To quote Chris Justice: "Writing a review lauding the merits of Alfred Hitchcock's Psycho is like writing an essay on why breathing is important. Or better yet, why sex feels good." Diabolique may have unlocked the door to the modern psychological thriller, but Psycho busted it wide open, and nothing was ever the same again (certainly not the shower). Psycho is one of those movies that reveals different facets every time it is watched. Countless books have been written about the film and yet we're still coming up with new ways to talk about it. Norman Bates and his mother issues are a cultural phenomenon and Bernard Herrmann's shrieking violins still show up in a variety of odd places (including a recent Travelocity commercial).

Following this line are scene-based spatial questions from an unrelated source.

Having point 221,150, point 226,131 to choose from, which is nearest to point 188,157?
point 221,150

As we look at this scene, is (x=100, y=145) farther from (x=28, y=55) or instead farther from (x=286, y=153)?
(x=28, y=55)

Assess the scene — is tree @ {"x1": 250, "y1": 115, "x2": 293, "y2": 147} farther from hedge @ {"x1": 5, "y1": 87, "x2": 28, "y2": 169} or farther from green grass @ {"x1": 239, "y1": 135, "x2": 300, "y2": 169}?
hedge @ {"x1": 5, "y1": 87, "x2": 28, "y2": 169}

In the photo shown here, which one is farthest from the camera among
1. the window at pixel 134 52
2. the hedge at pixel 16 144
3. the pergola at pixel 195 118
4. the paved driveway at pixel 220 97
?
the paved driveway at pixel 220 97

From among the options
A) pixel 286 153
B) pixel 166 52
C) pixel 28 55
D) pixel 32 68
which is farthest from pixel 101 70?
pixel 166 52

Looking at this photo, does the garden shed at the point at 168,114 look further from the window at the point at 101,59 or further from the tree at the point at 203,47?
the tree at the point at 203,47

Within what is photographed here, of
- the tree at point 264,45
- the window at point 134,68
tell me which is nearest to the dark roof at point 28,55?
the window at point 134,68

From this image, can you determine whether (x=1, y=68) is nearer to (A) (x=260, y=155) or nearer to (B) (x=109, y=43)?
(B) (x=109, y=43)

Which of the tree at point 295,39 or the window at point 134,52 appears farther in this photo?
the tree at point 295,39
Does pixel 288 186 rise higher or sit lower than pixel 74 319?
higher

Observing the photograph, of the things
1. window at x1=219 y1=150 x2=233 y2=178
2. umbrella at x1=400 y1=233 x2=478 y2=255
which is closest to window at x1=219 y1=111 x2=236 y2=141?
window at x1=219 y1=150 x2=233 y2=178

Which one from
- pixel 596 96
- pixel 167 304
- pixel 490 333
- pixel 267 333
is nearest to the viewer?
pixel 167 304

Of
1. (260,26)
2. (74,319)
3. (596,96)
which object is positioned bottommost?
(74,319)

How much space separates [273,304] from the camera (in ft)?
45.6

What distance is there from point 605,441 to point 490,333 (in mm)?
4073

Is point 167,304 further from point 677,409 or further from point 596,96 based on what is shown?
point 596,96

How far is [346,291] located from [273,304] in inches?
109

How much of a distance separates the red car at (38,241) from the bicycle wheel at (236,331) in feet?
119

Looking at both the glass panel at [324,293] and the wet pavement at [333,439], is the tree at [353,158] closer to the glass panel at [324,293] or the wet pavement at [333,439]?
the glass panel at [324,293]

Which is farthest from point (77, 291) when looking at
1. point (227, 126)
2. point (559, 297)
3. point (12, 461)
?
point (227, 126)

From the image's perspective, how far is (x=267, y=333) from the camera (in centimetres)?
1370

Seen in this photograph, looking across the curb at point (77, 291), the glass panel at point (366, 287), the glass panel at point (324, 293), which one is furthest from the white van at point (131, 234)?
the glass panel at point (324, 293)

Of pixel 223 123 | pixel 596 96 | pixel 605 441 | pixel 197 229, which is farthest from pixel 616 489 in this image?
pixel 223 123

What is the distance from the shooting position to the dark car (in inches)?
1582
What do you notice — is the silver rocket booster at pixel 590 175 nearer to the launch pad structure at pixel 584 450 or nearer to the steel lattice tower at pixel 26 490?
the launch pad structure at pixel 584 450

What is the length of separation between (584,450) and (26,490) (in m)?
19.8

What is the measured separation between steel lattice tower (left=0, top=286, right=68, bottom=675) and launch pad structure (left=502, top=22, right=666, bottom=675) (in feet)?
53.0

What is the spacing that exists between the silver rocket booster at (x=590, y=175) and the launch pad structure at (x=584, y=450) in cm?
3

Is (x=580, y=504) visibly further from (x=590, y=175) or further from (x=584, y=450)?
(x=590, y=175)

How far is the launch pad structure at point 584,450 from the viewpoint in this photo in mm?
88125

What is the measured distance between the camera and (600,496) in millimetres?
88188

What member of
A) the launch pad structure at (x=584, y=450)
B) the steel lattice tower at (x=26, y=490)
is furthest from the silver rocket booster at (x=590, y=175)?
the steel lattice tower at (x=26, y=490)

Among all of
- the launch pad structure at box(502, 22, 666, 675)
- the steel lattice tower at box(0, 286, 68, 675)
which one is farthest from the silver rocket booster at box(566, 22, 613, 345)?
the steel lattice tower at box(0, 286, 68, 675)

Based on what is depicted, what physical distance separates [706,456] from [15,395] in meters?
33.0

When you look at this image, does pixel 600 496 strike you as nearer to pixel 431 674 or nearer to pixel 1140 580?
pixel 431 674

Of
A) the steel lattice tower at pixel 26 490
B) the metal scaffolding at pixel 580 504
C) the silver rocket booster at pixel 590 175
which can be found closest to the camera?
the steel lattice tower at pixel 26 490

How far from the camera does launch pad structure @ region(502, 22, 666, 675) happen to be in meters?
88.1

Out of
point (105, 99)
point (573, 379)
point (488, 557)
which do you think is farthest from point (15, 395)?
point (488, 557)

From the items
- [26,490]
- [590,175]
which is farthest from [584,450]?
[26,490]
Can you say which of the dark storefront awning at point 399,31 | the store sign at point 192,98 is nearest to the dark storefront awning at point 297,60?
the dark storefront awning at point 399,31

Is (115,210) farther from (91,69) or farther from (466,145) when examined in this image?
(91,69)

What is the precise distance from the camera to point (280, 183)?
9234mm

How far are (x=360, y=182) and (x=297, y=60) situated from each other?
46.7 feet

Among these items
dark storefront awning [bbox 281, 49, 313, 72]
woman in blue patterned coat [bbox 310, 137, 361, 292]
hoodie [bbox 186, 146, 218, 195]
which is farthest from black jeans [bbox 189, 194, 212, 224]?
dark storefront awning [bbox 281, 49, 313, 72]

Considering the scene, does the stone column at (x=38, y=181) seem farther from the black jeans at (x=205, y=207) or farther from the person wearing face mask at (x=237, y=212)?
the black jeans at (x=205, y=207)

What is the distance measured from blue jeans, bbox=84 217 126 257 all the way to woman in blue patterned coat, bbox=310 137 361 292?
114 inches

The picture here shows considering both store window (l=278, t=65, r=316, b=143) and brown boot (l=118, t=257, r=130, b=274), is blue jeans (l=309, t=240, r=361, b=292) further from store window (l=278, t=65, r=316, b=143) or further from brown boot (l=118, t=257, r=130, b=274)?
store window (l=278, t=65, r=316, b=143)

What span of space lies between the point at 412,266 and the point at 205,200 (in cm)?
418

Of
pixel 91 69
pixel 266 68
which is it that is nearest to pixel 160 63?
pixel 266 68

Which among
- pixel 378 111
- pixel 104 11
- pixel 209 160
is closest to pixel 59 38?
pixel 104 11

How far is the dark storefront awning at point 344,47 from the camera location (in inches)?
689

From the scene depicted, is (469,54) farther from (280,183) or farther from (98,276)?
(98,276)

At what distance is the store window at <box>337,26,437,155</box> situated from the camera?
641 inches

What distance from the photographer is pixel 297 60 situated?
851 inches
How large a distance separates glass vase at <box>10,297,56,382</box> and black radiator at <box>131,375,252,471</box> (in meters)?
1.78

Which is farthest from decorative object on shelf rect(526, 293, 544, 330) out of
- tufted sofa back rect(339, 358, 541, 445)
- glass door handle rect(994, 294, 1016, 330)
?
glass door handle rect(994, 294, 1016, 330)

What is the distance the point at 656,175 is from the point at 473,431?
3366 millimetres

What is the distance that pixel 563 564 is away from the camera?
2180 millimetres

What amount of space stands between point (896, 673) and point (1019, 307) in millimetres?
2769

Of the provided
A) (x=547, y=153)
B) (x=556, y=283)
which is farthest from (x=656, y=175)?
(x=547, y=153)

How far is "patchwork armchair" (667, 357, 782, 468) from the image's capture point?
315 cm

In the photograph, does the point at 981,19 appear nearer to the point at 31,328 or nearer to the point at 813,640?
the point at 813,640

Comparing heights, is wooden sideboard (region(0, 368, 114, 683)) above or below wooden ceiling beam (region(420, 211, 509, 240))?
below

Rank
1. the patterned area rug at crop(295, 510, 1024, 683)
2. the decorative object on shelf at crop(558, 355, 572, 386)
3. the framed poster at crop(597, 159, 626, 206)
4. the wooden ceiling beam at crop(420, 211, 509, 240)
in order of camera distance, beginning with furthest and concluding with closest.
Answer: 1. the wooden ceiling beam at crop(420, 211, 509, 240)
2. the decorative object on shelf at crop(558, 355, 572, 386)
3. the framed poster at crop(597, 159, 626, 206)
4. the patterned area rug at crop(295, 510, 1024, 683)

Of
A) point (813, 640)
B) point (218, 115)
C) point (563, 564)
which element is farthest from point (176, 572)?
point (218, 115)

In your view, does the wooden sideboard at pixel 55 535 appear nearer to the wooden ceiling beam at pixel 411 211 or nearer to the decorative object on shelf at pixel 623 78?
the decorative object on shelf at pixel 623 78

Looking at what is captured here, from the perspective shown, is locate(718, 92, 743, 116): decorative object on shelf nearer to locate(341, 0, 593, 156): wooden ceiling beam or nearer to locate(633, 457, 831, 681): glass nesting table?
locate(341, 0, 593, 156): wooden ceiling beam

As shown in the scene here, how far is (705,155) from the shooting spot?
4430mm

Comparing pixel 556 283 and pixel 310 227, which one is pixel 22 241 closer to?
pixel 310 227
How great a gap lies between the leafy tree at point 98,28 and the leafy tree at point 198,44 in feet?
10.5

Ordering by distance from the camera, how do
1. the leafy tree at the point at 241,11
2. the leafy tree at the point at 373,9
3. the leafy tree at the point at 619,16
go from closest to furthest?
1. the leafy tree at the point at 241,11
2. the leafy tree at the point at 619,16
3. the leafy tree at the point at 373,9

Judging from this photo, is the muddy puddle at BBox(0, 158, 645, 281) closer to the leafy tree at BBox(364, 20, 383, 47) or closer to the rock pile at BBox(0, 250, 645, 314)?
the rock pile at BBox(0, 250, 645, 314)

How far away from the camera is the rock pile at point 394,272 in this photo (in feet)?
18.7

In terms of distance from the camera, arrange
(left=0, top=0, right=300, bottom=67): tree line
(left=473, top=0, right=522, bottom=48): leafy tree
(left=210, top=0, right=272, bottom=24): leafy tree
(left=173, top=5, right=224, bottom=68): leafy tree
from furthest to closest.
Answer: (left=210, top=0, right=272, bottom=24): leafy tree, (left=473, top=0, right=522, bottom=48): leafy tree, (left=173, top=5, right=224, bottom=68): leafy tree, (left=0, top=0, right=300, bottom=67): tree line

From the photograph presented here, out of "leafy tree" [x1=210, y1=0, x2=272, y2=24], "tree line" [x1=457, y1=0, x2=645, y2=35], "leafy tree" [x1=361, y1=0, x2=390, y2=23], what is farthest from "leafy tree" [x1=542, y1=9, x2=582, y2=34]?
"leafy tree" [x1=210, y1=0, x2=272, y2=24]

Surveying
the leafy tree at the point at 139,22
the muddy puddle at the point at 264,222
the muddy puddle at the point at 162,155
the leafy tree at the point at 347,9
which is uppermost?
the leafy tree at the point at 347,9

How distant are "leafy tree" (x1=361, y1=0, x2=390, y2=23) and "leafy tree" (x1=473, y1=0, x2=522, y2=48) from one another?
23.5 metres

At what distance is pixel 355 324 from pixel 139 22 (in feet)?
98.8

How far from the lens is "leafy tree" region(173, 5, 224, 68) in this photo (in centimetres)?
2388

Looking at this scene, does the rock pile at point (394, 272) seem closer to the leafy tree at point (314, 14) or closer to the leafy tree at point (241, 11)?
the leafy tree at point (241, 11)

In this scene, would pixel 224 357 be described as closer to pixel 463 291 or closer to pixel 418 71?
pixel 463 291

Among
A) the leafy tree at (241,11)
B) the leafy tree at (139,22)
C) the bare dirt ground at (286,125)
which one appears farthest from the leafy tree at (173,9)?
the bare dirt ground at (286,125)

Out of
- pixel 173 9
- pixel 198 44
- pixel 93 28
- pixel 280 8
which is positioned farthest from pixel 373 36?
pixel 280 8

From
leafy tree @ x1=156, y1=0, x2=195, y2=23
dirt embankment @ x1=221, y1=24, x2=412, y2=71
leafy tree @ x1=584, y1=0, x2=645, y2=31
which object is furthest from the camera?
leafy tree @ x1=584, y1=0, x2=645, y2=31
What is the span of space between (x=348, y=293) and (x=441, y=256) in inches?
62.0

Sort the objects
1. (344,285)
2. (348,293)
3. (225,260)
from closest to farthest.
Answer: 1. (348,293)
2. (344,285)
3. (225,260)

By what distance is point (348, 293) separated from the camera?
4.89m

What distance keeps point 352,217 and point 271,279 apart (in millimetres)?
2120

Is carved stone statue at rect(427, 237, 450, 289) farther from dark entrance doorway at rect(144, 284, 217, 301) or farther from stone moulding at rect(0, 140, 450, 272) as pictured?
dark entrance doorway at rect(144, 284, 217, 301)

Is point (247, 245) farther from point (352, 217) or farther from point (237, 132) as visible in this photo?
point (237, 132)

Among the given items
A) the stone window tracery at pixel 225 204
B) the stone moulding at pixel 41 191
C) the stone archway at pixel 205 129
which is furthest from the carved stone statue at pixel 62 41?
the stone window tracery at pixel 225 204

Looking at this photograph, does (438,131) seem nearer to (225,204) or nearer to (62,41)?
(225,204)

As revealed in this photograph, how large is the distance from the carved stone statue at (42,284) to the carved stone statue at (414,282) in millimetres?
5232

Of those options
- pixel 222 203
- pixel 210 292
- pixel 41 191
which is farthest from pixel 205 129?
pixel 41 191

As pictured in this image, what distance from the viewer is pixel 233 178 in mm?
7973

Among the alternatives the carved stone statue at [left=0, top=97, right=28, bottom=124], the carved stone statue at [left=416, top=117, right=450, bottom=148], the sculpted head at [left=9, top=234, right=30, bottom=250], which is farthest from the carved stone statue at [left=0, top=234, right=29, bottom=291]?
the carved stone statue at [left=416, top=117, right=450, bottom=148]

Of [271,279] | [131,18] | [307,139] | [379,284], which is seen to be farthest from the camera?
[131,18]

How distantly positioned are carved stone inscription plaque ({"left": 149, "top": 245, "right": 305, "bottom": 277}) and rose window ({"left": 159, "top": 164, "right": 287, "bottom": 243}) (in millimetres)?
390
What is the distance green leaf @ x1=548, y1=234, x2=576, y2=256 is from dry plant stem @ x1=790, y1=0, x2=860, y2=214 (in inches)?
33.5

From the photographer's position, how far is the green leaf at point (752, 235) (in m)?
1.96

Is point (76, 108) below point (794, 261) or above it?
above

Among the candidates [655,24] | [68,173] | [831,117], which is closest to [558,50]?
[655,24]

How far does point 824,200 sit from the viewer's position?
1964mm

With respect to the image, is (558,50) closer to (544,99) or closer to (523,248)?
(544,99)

If any film had a non-negotiable place on this list, Psycho would be it. Classic-Horror.com review.


 

Speak up, folks! What are some of your favorites from a half-century ago?

You hit upon my two favorites

You hit upon my two favorites from 1960 ... "The Brides of Dracula" and "Fall of the House of Usher", but I also have a fondness for William Castle's "13 Ghosts".

Nice list. I wrote a similar

Nice list. I wrote a similar one listing ten movies from '60 on my own site several months back. The only one from this one that I didn't include was 'Jigoku', which I'll have to check out ('13 Ghosts' is present, though, Dinosaur1972). You can read it here: http://psychobabble100.wordpress.com/2010/07/25/february-16-2010-psychob...


Even though I love any movie

Even though I love any movie that features "ILLUSION-O" (13 Ghosts), the film that I think should be included in the shiverin' 6 is Village of the Damned. Brainy and scary, but especially scary.

 

@Dinosaur1972 - I haven't

@Dinosaur1972 - I haven't seen 13 Ghosts, actually. It's in my Netflix queue.

@Psychobabble Mike - Great list. Peeping Tom was one film I was kicking myself for not having a place for, but since Shiverin' 6s aren't definitive "Best ofs" and I already covered the psycho-thriller with Psycho, I left it off.

@Rich - Village of the Damned is another one I haven't seen yet, although I have it on DVD.

"He went for a little walk! You should have seen his face!"